I have participated in each CSM since 2000 and have many fond memories, learned how to succeed at completing it under all sorts of conditions, and above all, enjoyed the camaraderie of the volunteers and fellow participants of all ages. Failing to complete my first Bronze as well as my first Gold resulted in good learning lessons, which I welcomed from other participants. The willingness to share techniques and tricks of how to be ready for the ever changing CSM ski conditions and routes and the help provided by fellow participants and the ever present volunteers just added to the feeling of accomplishment when you finish a CSM successfully.
I ski at a relatively slow and steady pace and usually make the cut-off to start section 5 each day with about 10 to 15 minutes to spare. Normally it takes me about 11 hours of skiing each day to complete the marathon and for the last 12 years have done so successfully. It was even more enjoyable when my eldest daughter was able to join me on the CSM including the Gold camp in her last year. It was a wonderful family experience!
The Gold Camp is always special and one of the highlights of the CSM. The challenge that it represents whether it is -25C plus wind or you wake up covered in snow, there is always a willingness to help each other and the volunteers ensured that there was enough hay/straw, wood for the fire and hot water.
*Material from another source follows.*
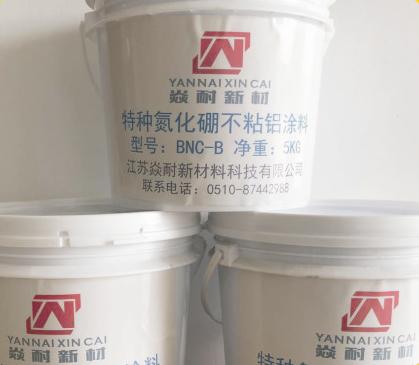 氮化硼不粘铝涂料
They are an awesome presence who make the CSM possible! Over the years, you meet up with the same skiers as well as volunteers and you begin to feel like one, big family.
It is the mingling of all levels of expertise, all ages of participants, the pleasant and omnipresent volunteers and the hard working CSM leadership that make this event so unique and special. The CSM Board has always been courageous in making the tough decisions with safety of everyone uppermost in their minds. I remember in 2002 when the first day of the CSM had to be cancelled due to pouring rain at the start of day one as the temperature dropped to -20C within four hours in a flash freeze and yet managed to salvage day two thanks to the excellent trail grooming skills of the volunteers. I also remember when there was no snow until the middle of January and the decision was made to continue planning the event which did run as scheduled. And when lack of snow made an east-west route unsafe, the leadership came up with a north-south route on very short notice to ensure that the event could run.
The Canadian Ski Marathon is many things, from the participants, the many volunteers and the focused leadership that bring it all together to create one of the premier xcountry skiing events in the world. It is an outstanding challenge for everyone- the participants and the volunteers. Whether you finish it or not, whether you participate as a Coureur des Bois or a Tourer or a volunteer, your experience is unique, challenging and very worthwhile. The CSM is a Canadian success story, which I hope will continue for generations to come. I very much look forward to the next one.